Неужели и я столь никчемен и пуст, как пусты и равнодушны эти трусливые лица, обрюзгшие и тупые? - размышлял царь, пока исполнялось его приказание.
По мраморным плитам раздались приближающиеся шаги. В залу, подталкиваемый стражником, чуть ли не влетел худенький мальчишка-подросток. Споткнулся, зацепившись о чью-то протянутую ногу, но устоял, лишь качнувшись. Прищурился на свет из темноты.
Афамант с недоверием и удивлением рассматривал преступника. На вид парню было ровно столько, сколько нужно для того, чтобы научиться ловко мухлевать в цветные камешки.
Одежда, жалкая и изодранная, выдавала сына из имущей семьи.
А что это он такой поцарапанный? - полюбопытствовал Афамант, рассматривая преступника, в котором никак не мог углядеть причину, толкнувшую парня к противоречивым деяниям: ему б вначале брить подбородок, а тоже, шуточки-припевочки, оскорбляющие самого властелина.
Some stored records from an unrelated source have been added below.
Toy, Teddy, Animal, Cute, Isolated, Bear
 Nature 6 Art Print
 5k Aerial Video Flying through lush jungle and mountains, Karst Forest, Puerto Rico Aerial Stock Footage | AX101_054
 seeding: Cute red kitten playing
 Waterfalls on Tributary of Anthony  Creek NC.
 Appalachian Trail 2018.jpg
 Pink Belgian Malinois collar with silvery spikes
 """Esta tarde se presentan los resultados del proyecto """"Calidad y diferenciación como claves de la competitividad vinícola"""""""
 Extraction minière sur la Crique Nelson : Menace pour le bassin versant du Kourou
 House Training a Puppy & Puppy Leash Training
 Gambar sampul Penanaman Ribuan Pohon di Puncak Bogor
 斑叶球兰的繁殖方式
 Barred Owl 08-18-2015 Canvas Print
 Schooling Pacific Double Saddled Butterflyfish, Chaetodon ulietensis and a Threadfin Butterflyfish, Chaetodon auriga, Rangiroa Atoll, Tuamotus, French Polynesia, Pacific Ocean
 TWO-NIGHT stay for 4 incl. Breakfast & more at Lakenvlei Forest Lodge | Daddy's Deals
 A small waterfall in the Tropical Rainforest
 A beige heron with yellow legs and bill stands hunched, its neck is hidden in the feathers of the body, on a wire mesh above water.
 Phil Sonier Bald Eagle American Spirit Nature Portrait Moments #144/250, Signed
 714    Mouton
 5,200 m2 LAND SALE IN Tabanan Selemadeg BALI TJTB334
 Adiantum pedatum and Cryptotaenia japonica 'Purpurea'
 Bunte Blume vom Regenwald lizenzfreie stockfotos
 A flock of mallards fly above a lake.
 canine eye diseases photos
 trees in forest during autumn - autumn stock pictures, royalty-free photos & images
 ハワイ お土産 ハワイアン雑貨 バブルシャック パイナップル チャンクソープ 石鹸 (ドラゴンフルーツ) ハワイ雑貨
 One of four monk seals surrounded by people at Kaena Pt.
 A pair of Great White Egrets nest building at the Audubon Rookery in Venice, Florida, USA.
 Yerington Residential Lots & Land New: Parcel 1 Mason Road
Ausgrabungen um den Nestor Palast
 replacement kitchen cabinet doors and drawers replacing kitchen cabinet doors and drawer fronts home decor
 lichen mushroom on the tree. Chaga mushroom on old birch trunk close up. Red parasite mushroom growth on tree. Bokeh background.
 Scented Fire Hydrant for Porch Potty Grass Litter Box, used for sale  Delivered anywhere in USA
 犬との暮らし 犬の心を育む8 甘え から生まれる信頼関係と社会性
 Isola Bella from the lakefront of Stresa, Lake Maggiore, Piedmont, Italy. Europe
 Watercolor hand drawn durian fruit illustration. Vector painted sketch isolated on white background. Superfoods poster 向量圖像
Воин, отпихнув парня, выступив вперед:
Так сопротивлялся, как дикая кошка - вот и примяли чуток.
Царь приблизился к юному поэту. Провел ладонью по щеке. Юноша зло дернулся. Афамант прищурился, злая усмешка скользнула по губам:
Что ты, как лошадь, которую кусает овод?
А ты и есть кровосос! - исподлобья глянул юноша.
Короткий удар и хлюпнувший звук разбитого носа раздались почти одновременно. Афамант наотмашь хлестнул парня по лицу. Тот промолчал, лишь краем одежды утирая разбитый нос.
Афамант брезгливо оттер руку о край одеяния.
Так ты и в самом деле думаешь, что я какой-то мифический злодей из трагедии? - деланно хохотнул Афамант.
Парень промолчал, то ли наученный, но царю показалось, что чуть ли не презрение светится в глубине темных зрачков поэта-самоучки.
Я буду говорить с ним наедине! А вы,- обернулся царь к гостям,- будете меня ждать - даже если ждать придется неделю,- и сделал знак страже.
Тут же два дюжих и рослых воина выросли словно из-под земли, и встали по обе стороны дверей.
Царь двинулся по боковому проходу. Не услышав шагов за спиной, обернулся: юноша не стронулся с места, глядя насмешливо и со злостью.
Ты боишься меня? -уколол Афамант: кто-то, кто хотя б на словах не намерен во всем покорствовать великому царю, вызывал нездоровое любопытство, как дикийзверь, беснующийся в яме-ловушке.